Start of DATA PROVIDED
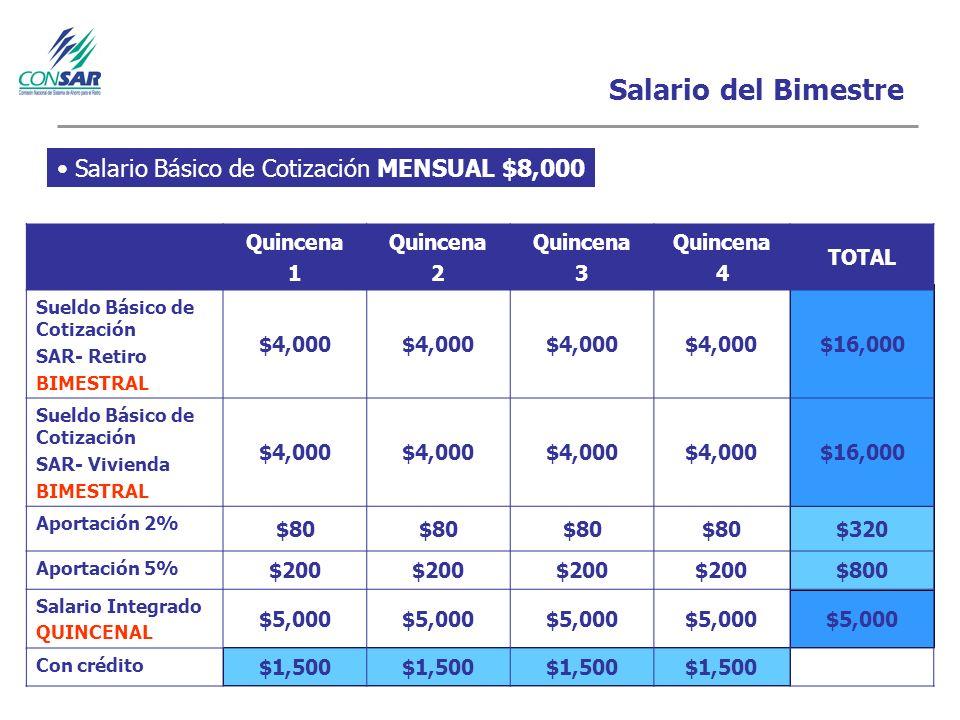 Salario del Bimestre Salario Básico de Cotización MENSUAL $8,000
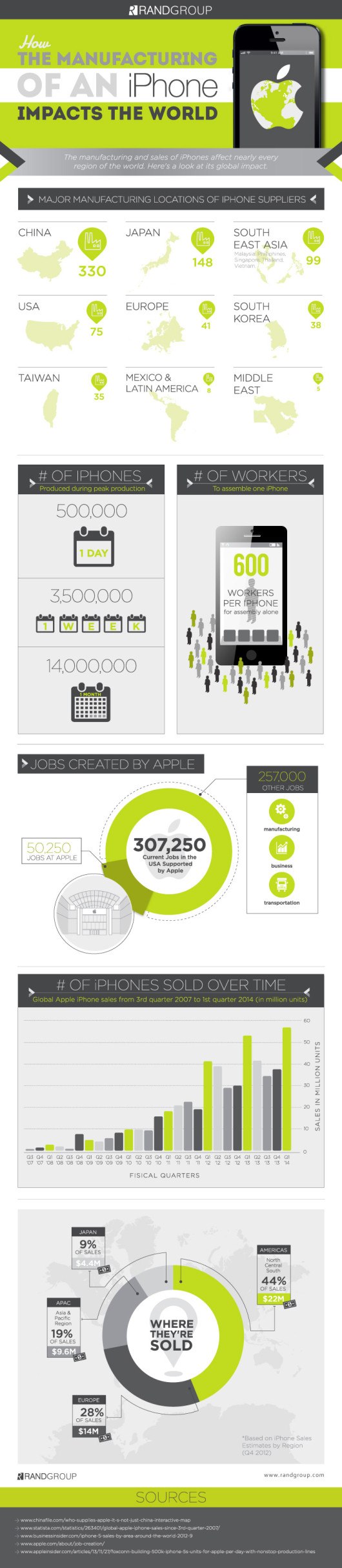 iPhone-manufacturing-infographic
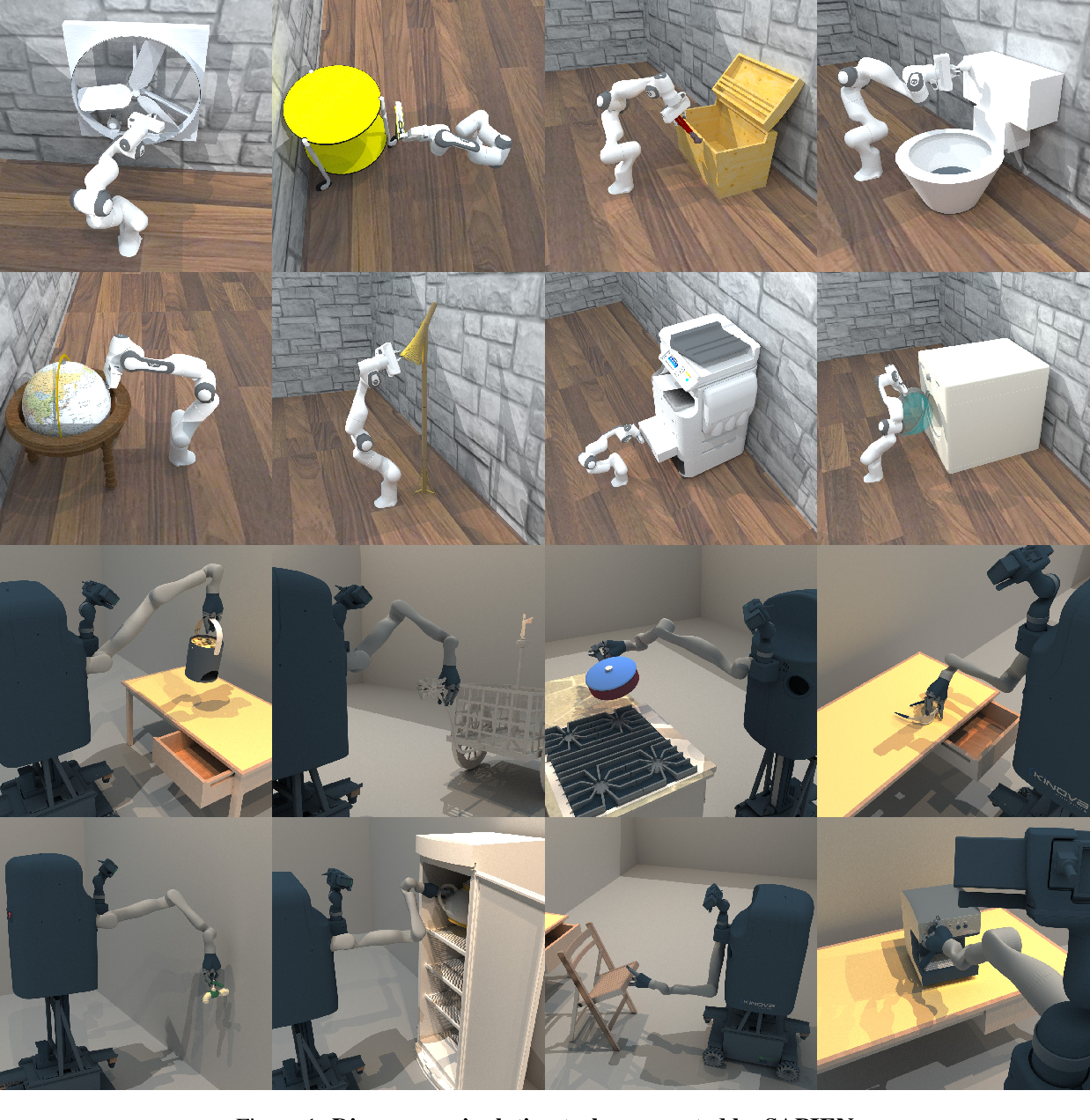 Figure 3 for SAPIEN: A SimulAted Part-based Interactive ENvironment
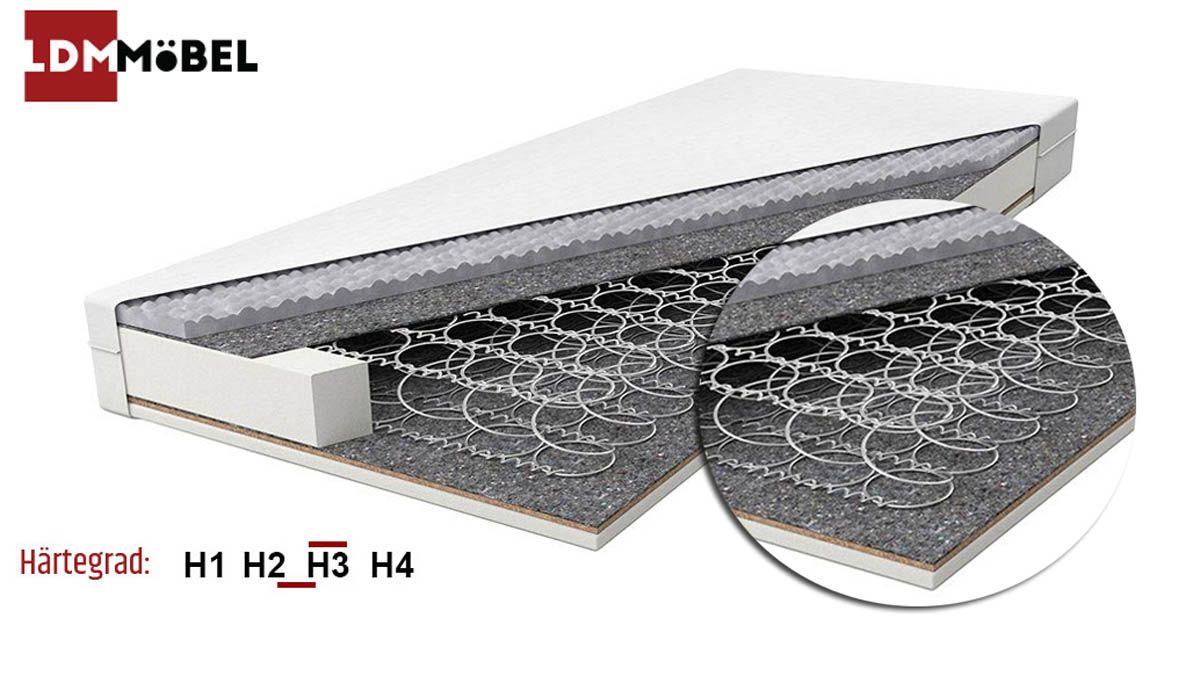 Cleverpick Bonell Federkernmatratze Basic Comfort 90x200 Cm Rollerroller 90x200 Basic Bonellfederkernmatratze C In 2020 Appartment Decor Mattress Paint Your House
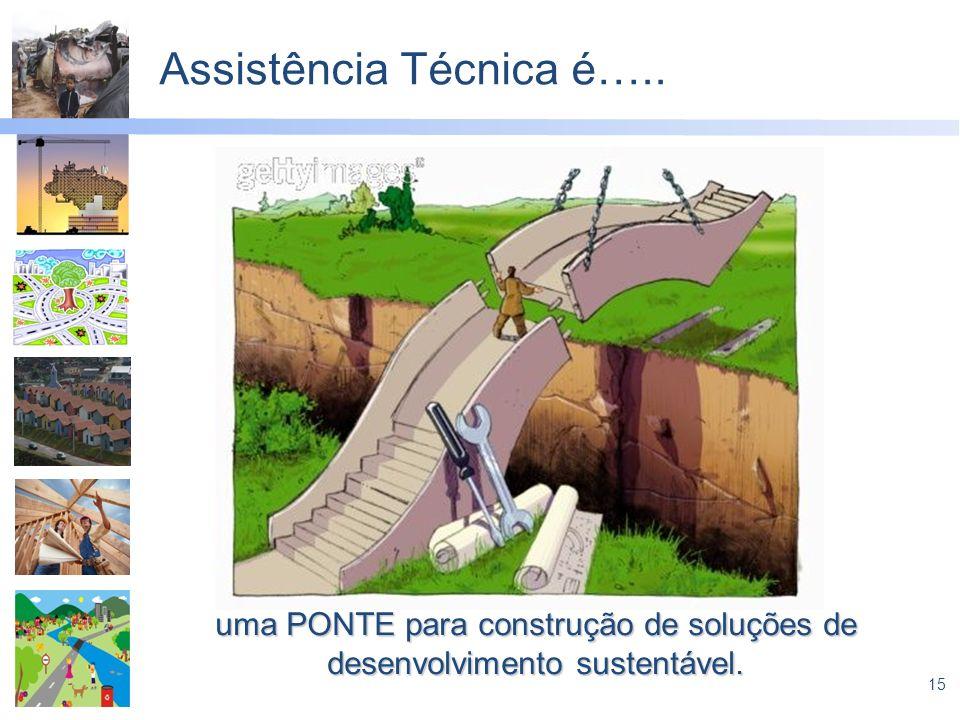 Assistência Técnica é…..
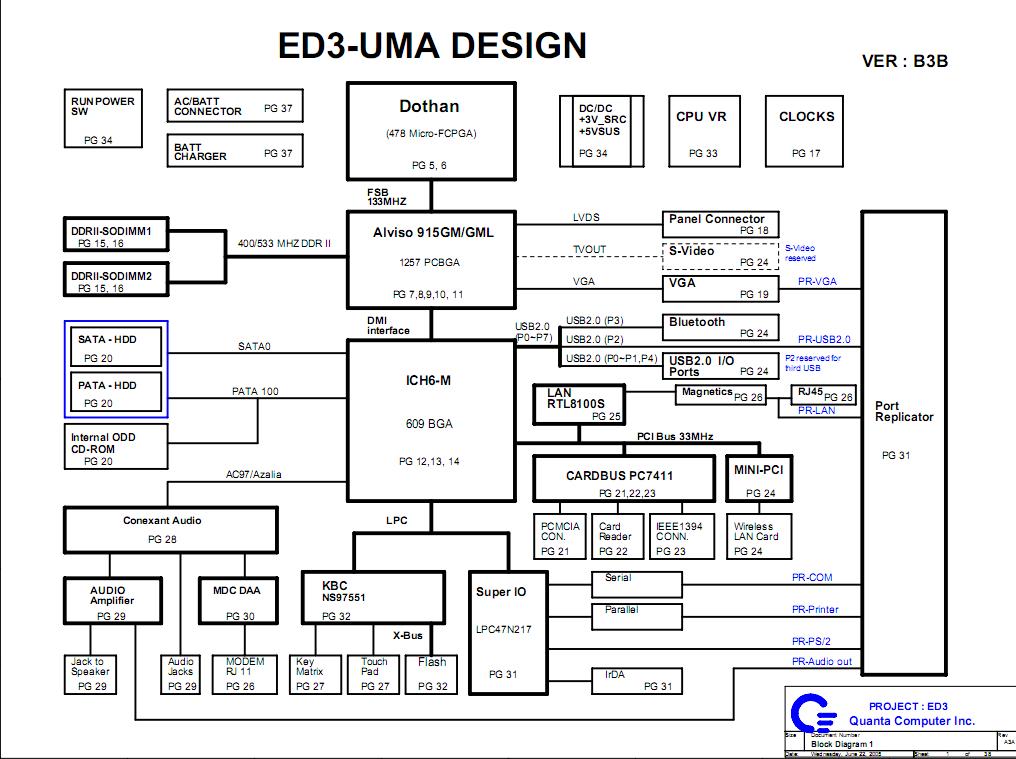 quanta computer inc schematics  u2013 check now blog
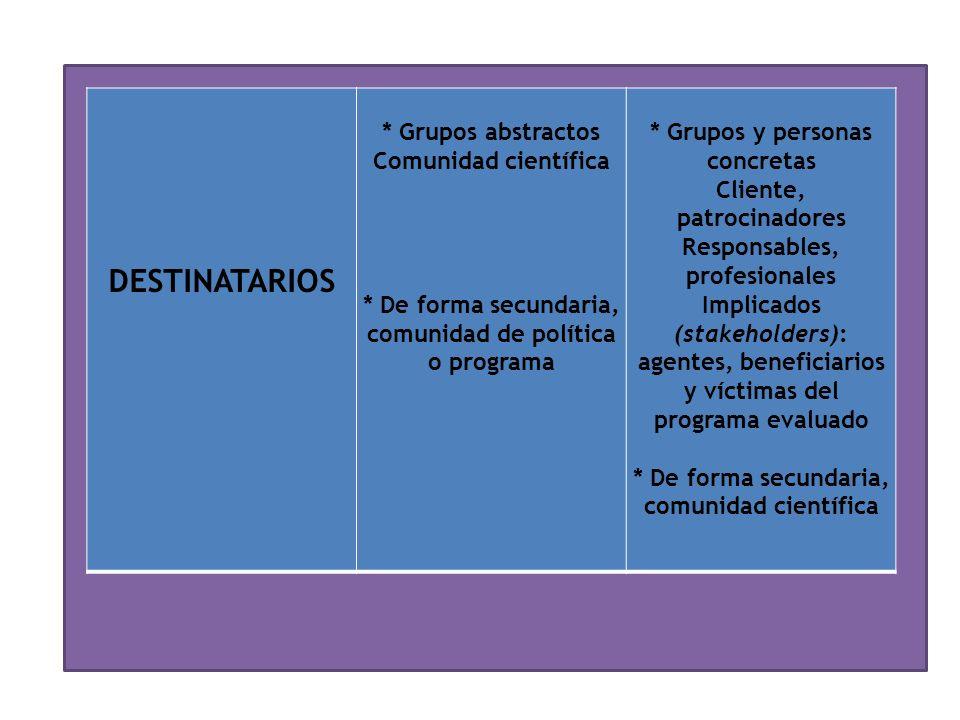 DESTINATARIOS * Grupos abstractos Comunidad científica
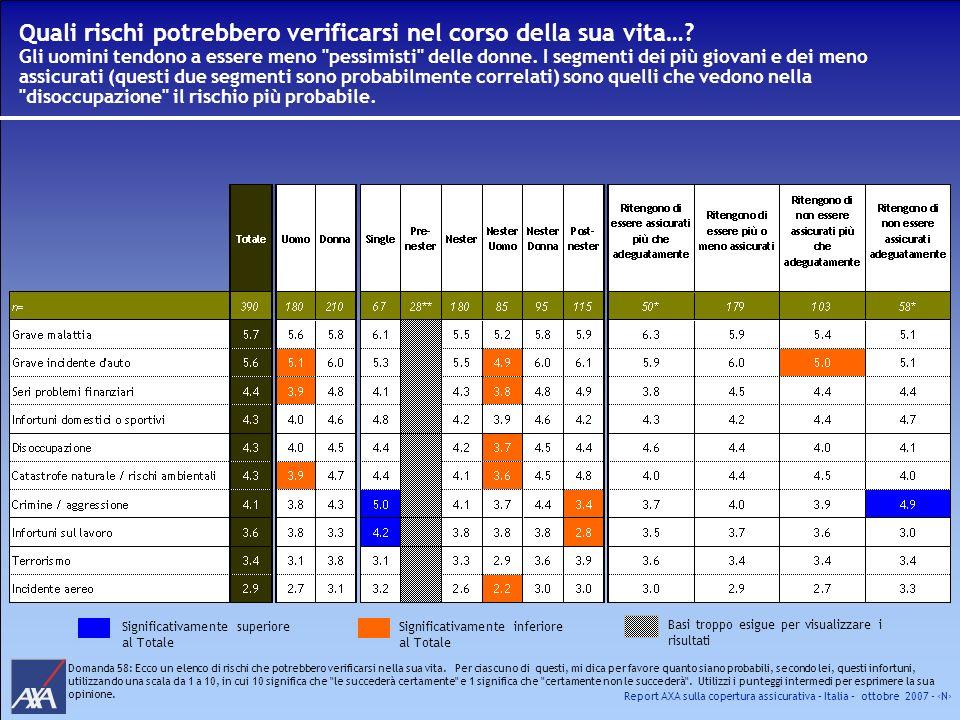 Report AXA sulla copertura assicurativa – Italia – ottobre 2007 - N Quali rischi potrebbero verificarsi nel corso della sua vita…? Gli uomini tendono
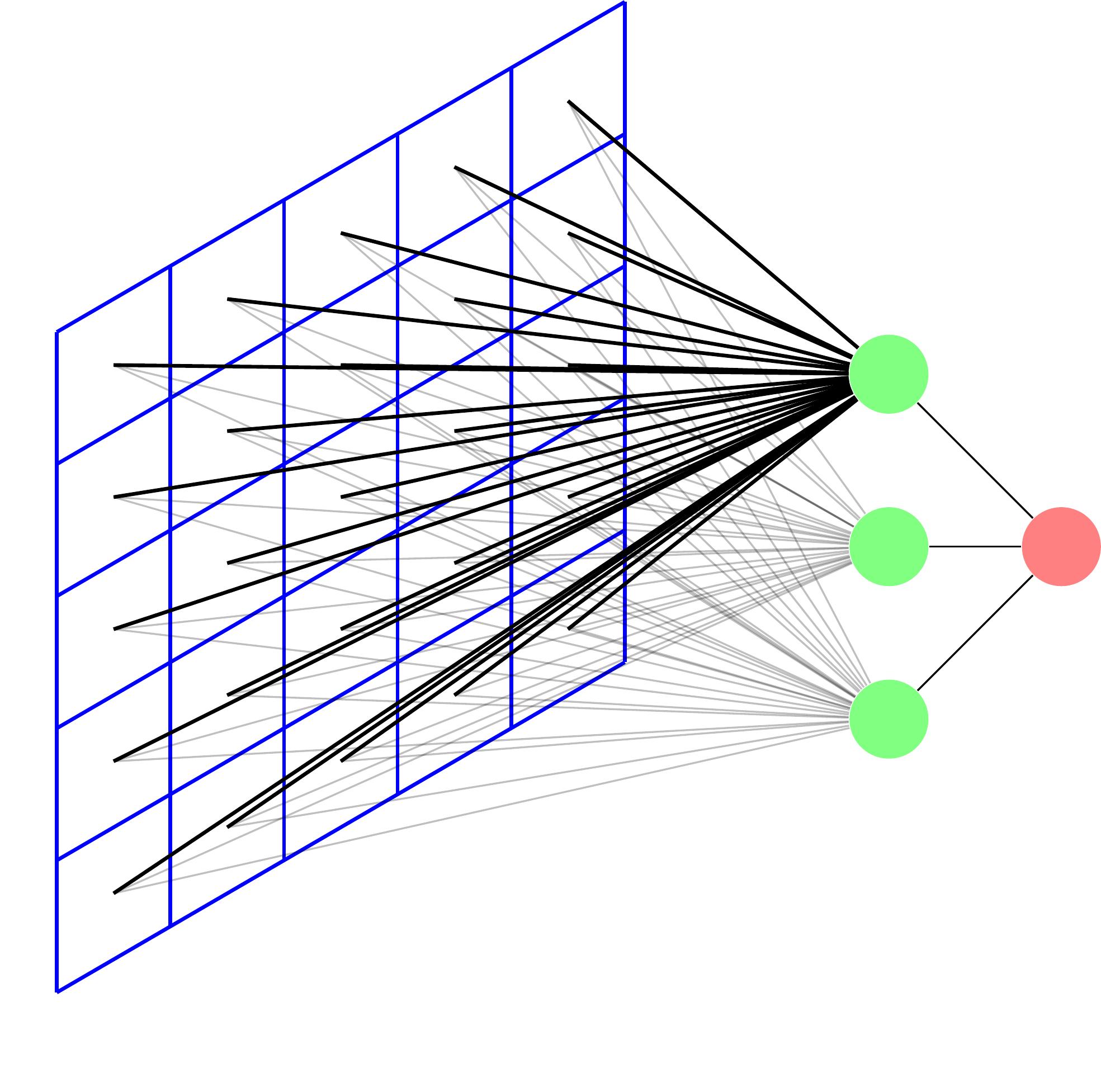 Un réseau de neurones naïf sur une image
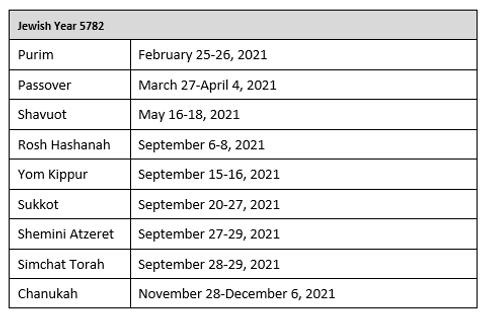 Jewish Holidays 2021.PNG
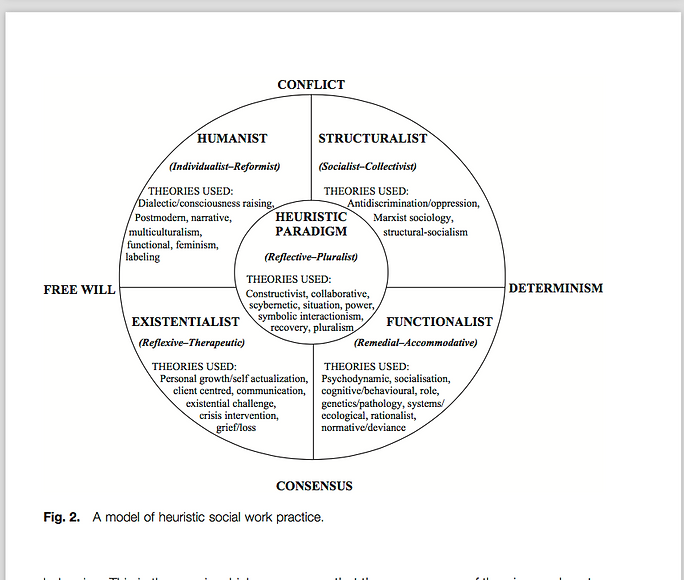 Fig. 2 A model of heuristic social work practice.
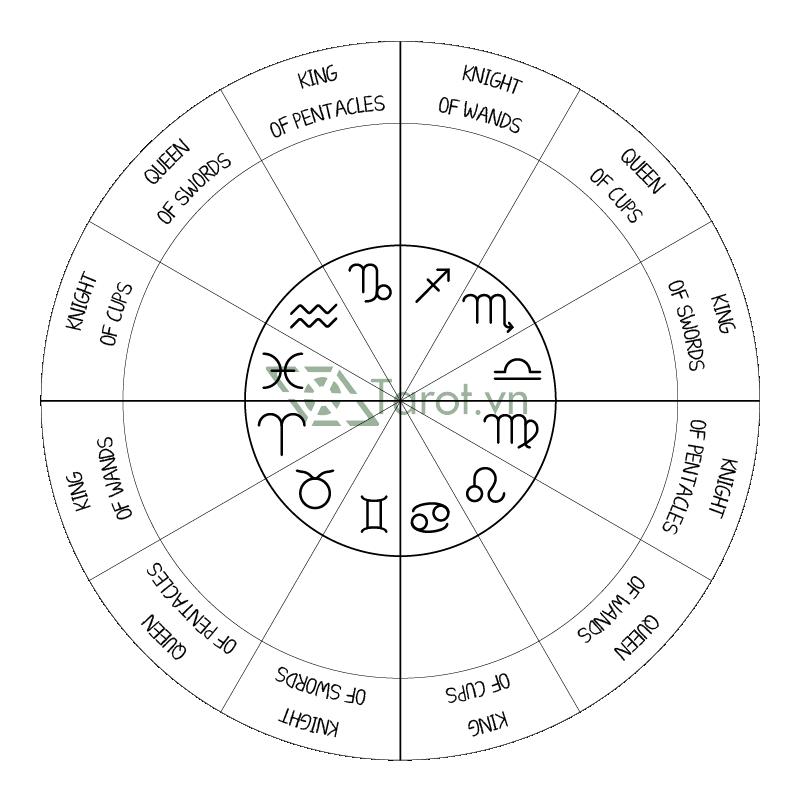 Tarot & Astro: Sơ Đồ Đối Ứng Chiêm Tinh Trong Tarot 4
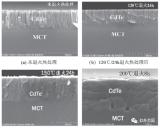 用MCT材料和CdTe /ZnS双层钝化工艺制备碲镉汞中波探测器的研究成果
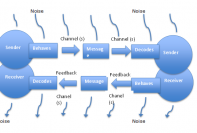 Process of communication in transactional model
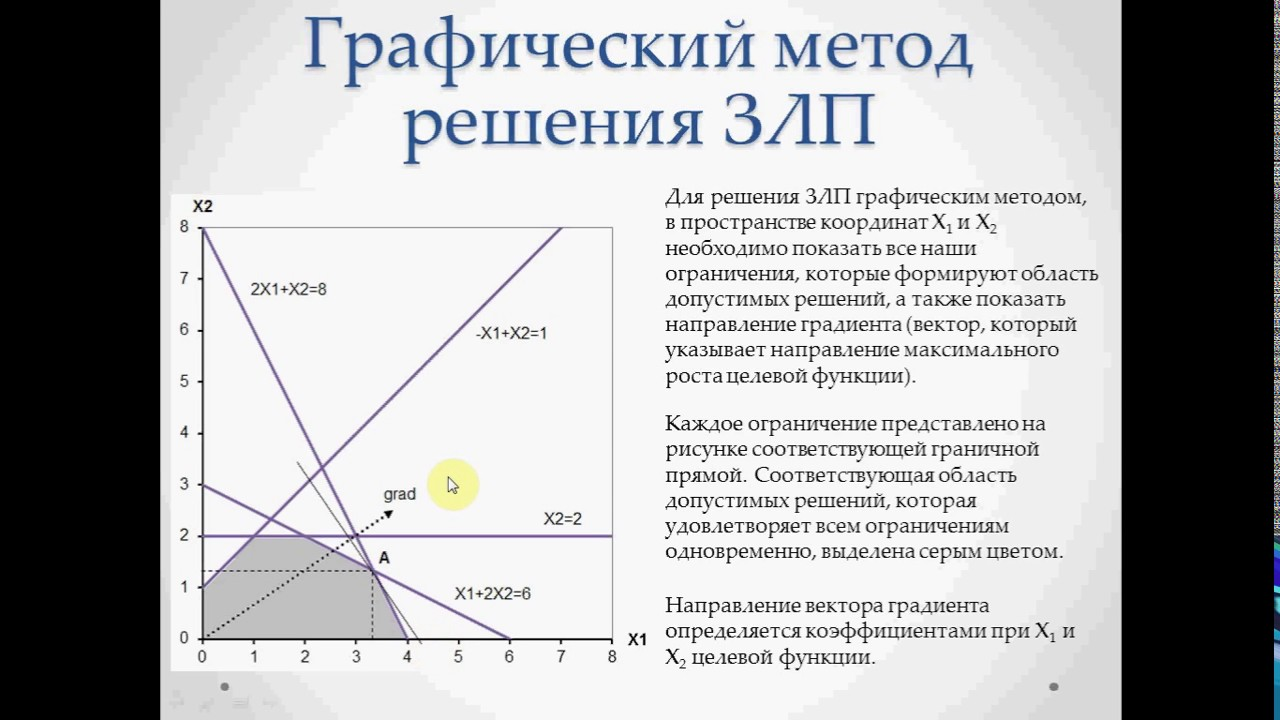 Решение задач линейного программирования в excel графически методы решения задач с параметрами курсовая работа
End of DATA PROVIDED
__WORK INSTRUCTIONS__
What I need is every record written out exactly, minus the pictures.

__ANSWER TO THE PROBLEM__
 Salario del Bimestre Salario Básico de Cotización MENSUAL $8,000
 iPhone-manufacturing-infographic
 Figure 3 for SAPIEN: A SimulAted Part-based Interactive ENvironment
 Cleverpick Bonell Federkernmatratze Basic Comfort 90x200 Cm Rollerroller 90x200 Basic Bonellfederkernmatratze C In 2020 Appartment Decor Mattress Paint Your House
 Assistência Técnica é…..
 quanta computer inc schematics  u2013 check now blog
 DESTINATARIOS * Grupos abstractos Comunidad científica
 Report AXA sulla copertura assicurativa – Italia – ottobre 2007 - N Quali rischi potrebbero verificarsi nel corso della sua vita…? Gli uomini tendono
 Un réseau de neurones naïf sur une image
 Jewish Holidays 2021.PNG
 Fig. 2 A model of heuristic social work practice.
 Tarot & Astro: Sơ Đồ Đối Ứng Chiêm Tinh Trong Tarot 4
 用MCT材料和CdTe /ZnS双层钝化工艺制备碲镉汞中波探测器的研究成果
 Process of communication in transactional model
 Решение задач линейного программирования в excel графически методы решения задач с параметрами курсовая работа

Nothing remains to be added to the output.